#### WORK TO DO:
Only the lines from the one containing "Among [97,85], [422,104], [369,357], [233,303], [76,224], which" through the end of the data below should be copied, each exactly as written and with both ends kept.
______________________________
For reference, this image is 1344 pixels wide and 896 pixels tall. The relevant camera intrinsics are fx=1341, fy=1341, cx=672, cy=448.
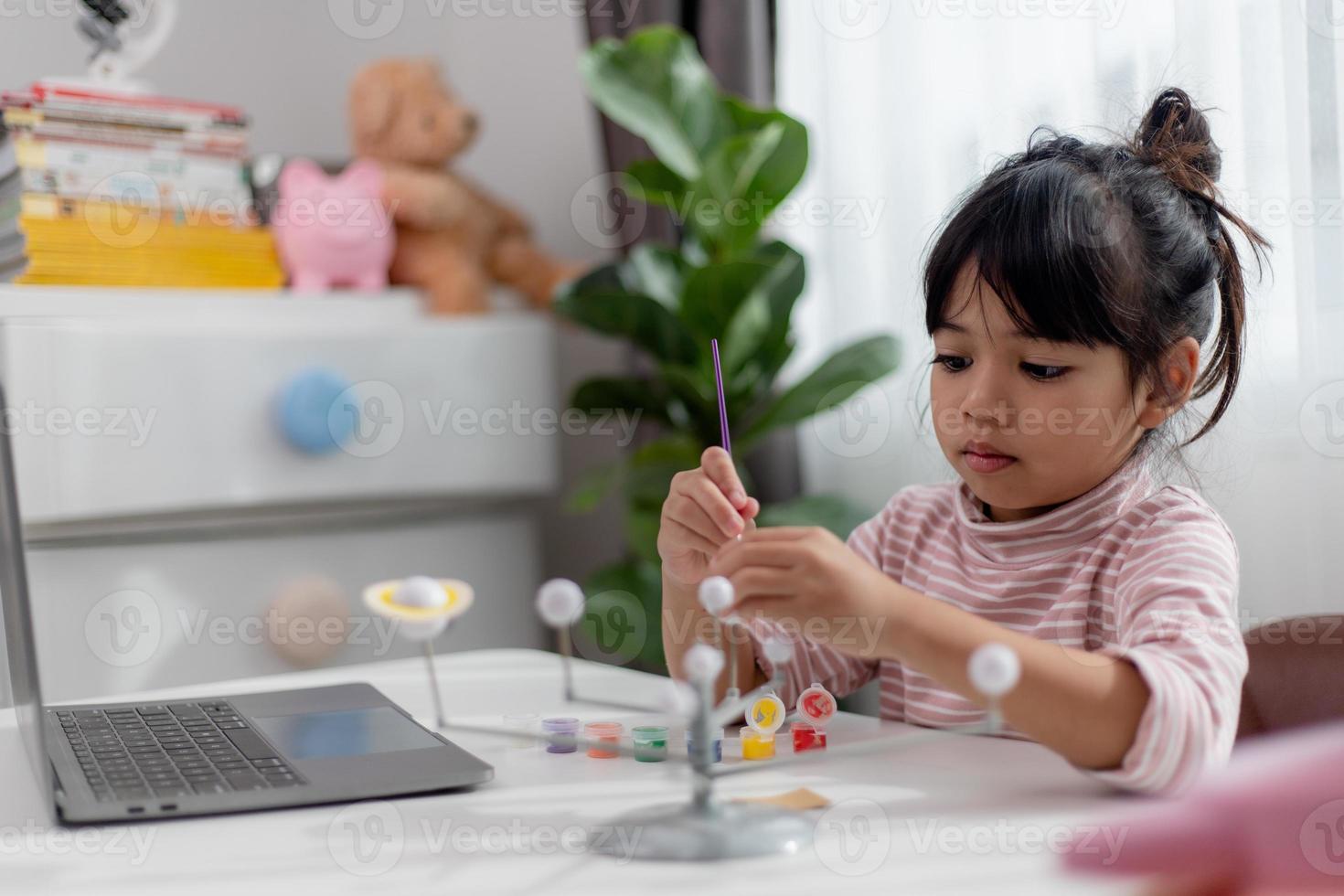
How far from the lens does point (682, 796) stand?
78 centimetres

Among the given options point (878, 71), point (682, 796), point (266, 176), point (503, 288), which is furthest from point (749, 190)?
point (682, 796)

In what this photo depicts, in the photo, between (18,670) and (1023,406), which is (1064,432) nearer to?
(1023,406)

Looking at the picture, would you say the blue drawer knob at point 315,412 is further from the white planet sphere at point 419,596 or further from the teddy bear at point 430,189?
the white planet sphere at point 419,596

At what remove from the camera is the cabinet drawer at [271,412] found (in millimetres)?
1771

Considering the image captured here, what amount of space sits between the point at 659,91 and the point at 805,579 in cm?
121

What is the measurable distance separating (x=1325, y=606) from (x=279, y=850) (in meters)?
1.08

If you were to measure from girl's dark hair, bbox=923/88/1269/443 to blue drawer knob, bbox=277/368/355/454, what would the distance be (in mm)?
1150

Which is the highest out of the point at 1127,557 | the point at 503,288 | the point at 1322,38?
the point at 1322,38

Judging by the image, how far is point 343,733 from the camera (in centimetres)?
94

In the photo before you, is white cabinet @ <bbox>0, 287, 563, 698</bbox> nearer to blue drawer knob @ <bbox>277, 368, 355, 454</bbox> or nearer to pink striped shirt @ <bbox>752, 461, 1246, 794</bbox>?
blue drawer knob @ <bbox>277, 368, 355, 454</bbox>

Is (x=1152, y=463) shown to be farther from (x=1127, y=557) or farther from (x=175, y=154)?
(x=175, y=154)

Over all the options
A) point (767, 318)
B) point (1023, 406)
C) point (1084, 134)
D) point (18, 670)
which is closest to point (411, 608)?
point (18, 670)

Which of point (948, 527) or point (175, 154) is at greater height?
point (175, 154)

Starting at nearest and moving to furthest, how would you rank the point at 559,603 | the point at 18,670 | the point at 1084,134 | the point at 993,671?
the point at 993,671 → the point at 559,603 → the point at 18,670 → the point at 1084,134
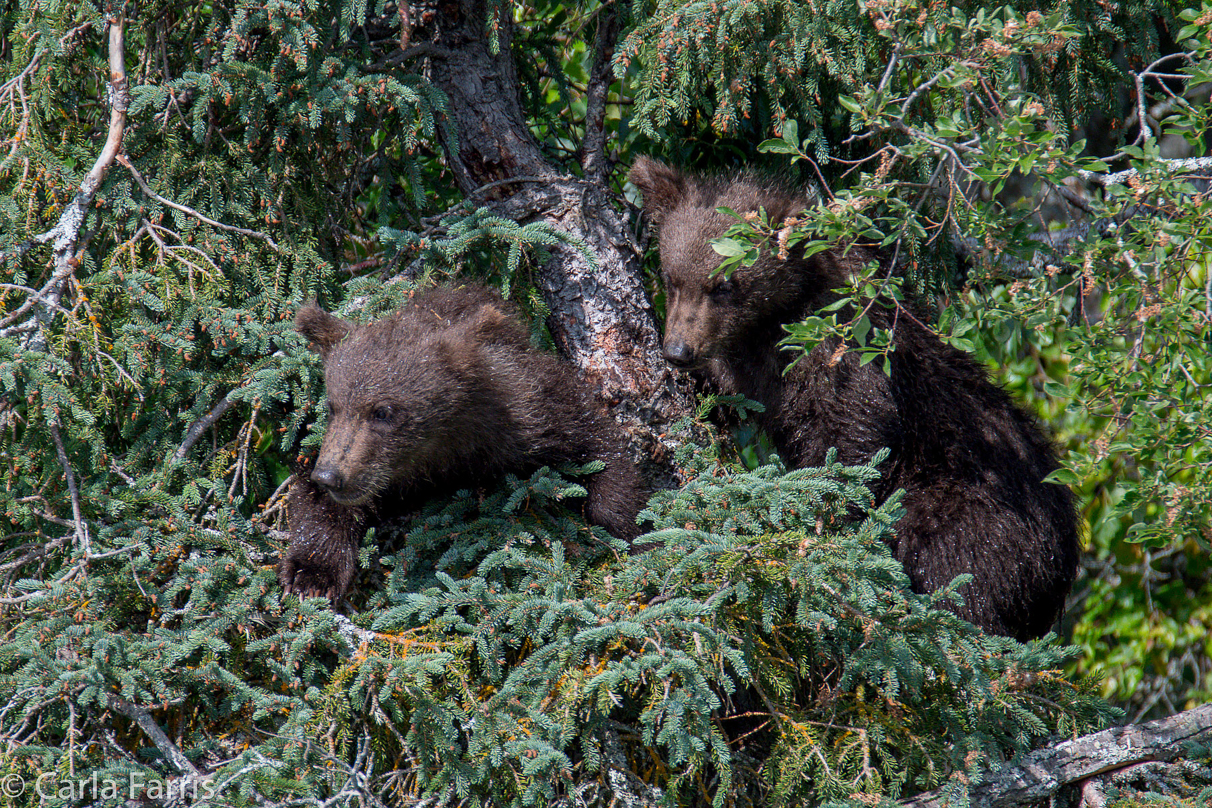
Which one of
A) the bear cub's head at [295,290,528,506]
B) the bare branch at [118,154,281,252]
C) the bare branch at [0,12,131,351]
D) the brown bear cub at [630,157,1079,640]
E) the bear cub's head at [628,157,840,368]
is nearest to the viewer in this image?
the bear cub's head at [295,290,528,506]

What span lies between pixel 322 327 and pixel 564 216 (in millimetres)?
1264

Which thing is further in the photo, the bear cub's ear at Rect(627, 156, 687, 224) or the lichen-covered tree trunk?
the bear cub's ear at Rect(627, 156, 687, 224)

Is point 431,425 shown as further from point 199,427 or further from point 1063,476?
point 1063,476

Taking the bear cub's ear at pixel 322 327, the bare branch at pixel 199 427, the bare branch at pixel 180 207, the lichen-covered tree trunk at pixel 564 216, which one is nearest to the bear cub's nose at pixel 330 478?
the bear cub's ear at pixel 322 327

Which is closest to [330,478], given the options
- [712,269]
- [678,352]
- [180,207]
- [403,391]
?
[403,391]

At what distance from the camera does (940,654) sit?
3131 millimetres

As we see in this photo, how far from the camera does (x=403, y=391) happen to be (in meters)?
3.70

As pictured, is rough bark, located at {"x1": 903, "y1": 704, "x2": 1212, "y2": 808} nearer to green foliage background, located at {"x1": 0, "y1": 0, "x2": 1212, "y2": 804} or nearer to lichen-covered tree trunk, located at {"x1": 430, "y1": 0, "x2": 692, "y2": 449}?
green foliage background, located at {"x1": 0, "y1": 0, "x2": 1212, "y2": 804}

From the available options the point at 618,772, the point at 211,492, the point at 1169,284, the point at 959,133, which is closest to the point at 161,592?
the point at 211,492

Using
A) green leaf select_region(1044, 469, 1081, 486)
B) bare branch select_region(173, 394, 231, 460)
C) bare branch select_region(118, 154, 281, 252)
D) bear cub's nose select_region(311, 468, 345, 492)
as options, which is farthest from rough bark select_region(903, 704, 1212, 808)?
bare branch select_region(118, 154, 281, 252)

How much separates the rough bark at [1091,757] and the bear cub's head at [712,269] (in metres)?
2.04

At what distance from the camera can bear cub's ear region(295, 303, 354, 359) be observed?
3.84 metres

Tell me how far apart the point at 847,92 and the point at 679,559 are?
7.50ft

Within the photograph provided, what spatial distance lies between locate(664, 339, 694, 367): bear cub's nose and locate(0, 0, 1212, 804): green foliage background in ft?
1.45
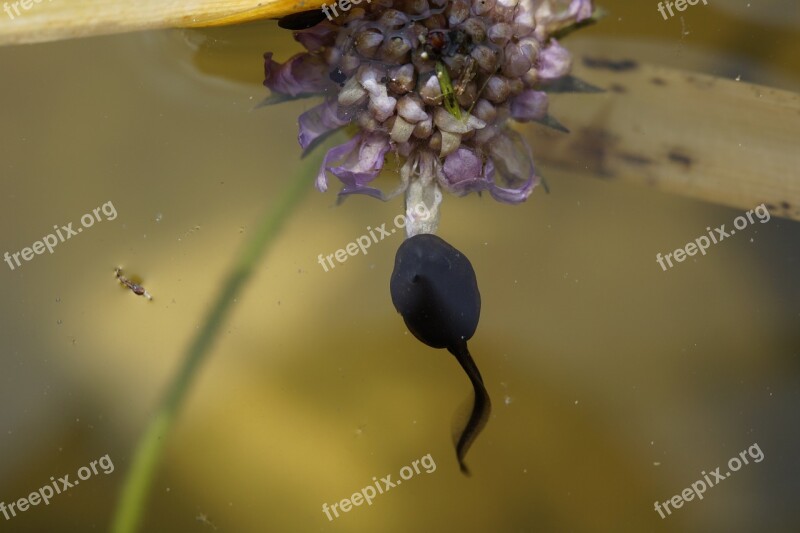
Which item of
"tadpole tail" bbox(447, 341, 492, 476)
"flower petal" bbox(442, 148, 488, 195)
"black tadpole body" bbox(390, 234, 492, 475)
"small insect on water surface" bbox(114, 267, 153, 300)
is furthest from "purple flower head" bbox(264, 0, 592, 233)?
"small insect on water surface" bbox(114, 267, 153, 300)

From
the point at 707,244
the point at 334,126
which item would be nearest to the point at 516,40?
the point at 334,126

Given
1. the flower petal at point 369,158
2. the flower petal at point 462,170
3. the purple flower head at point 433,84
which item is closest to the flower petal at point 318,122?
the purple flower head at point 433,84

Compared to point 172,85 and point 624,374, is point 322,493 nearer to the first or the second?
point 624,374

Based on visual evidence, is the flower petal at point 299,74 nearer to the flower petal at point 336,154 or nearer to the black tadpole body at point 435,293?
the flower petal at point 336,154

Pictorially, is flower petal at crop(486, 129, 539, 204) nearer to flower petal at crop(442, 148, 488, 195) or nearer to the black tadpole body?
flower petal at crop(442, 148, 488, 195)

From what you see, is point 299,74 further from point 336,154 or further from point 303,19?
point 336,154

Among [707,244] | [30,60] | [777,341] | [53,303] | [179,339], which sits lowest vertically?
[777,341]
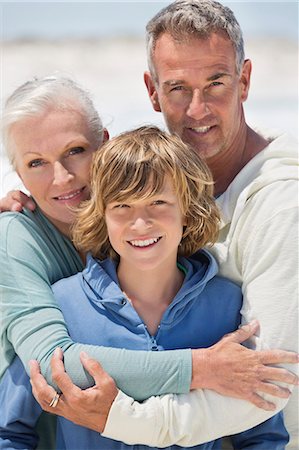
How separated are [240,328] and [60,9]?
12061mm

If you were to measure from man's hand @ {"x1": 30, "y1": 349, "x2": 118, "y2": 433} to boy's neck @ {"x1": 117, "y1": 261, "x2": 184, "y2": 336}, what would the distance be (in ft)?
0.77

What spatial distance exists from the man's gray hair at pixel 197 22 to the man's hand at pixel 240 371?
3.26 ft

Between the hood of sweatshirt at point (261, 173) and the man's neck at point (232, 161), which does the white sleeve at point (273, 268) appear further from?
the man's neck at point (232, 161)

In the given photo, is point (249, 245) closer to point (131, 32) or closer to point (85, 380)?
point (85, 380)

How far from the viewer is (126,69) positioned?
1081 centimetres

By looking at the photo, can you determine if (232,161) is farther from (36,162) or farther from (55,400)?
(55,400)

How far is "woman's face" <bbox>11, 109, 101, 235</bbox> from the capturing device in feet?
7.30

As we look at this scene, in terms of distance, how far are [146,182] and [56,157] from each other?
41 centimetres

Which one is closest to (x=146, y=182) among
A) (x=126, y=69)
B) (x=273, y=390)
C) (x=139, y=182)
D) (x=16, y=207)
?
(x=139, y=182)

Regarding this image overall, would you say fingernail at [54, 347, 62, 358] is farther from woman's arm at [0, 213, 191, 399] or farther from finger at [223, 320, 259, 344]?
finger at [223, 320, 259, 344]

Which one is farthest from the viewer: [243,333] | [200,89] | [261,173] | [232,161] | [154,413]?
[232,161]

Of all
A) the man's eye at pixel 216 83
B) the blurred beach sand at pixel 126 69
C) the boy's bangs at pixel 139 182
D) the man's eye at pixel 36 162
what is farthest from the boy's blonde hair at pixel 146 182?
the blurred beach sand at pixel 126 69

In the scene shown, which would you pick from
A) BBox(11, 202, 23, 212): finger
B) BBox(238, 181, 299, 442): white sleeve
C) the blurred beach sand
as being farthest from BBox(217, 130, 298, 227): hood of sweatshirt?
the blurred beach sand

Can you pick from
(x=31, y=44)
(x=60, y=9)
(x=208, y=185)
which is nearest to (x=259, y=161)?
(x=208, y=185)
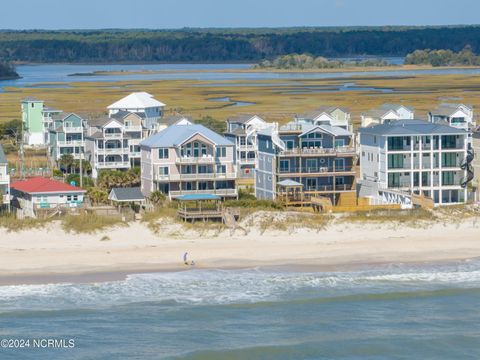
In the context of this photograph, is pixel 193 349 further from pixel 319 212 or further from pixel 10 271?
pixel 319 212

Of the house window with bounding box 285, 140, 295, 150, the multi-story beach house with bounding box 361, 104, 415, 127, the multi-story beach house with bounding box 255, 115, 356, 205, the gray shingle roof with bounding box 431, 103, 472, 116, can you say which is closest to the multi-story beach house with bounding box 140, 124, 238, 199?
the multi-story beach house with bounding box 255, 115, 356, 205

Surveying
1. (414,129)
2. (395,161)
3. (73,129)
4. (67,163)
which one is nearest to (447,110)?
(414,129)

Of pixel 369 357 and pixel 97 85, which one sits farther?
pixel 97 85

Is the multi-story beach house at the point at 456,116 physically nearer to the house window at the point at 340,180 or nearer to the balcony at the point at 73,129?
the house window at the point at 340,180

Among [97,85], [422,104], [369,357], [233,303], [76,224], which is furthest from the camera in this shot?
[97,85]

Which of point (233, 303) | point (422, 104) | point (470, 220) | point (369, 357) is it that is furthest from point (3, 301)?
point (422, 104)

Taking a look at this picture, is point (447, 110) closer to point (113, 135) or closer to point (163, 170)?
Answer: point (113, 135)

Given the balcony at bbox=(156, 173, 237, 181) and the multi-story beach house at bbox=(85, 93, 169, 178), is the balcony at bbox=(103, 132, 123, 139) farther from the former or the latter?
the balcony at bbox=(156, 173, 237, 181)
______________________________
#### TASK ANSWER:
Among [97,85], [422,104], [369,357], [233,303], [76,224], which is furthest from the camera in this shot?
[97,85]

Which of point (233, 303) | point (422, 104) | point (470, 220) | point (369, 357) is it that is furthest from point (3, 301)?
point (422, 104)

Taking a look at this picture, is point (447, 110) closer to point (113, 135) or closer to point (163, 170)?
Answer: point (113, 135)

Given the balcony at bbox=(156, 173, 237, 181) and the multi-story beach house at bbox=(85, 93, 169, 178), is the balcony at bbox=(103, 132, 123, 139) farther from the former or the latter?
the balcony at bbox=(156, 173, 237, 181)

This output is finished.